The account, described by Burnett in a letter on Sunday to Democratic Senator Barbara Boxer, chairwoman of the Environment and Public Works Committee, conflicts with the White House explanation at the time that the deletions reflected concerns by the White House Office of Science and Technology over the accuracy of the science.
Burnett, until last month an EPA senior adviser on climate change, said that Cheney’s office was deeply involved in getting nearly half of the CDC’s original draft testimony removed.
“The Council on Environmental Quality and the office of the vice president were seeking deletions to the CDC testimony [concerning] ... any discussions of the human health consequences of climate change,” Burnett said in the letter.

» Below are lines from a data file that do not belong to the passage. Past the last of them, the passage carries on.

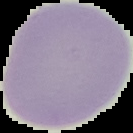

preparation = thin blood film
image type = segmented cell region on a black background
image size = 133×133 pixels
malaria status = uninfected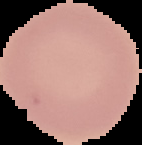

From a thin blood film. Result: negative for malaria parasites. Image is 142×145 pixels. Cell region segmented out of the field of view; the surrounding area is masked to black.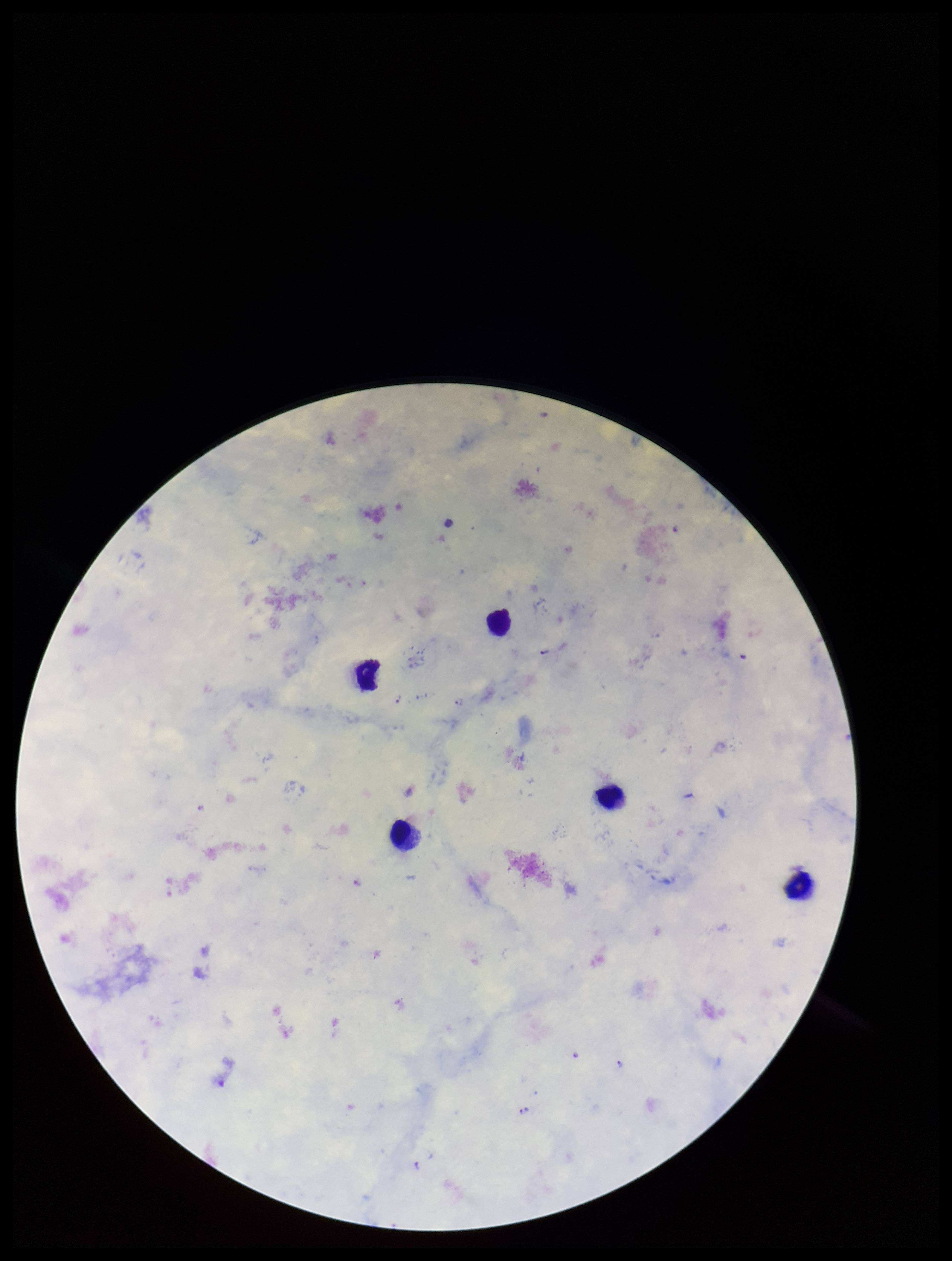
capture = smartphone photograph through the microscope eyepiece
stain = Giemsa
species reported for this patient = Plasmodium falciparum
image size = 952×1261 pixels
leukocyte count = 5
Plasmodium parasites = detected
patient malaria status = infected
preparation = thick blood smear
field of view = one from this slide
parasite count = 3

At a news conference on Tuesday, Boxer went so far as to say that White House Press Secretary Dana Perino had lied about why the White House had pushed for the deletions. That prompted Perino to demand an apology from Boxer.
“I have never said such a thing about a fellow public servant, and I wouldn’t if I didn’t have all the facts,” Perino said from Japan, where US President George W. Bush is attending the G8 summit. “I think I deserve an apology.”
Burnett declined to comment beyond what he described in the letter and said he did not want to identify the people he had talked with in Cheney’s office or elsewhere at the White House.
“I’m not interested in pointing fingers at individuals,” he said.
White House Deputy Press Secretary Tony Fratto said the White House stands by its explanation for the deletions and noted that science adviser John Marburger had raised concerns.
Marburger issued a summary of his concerns at the time, but at a Senate hearing a few weeks later said he did not recommend deleting six of the 14 pages as was done.
Megan Mitchell, the vice president’s press secretary, dismissed the allegations by Burnett and said, “We don’t comment on internal deliberations.”
Burnett, 31, a lifelong Democrat resigned his post last month as associate deputy EPA administrator because of disagreements over the agency’s response to climate change.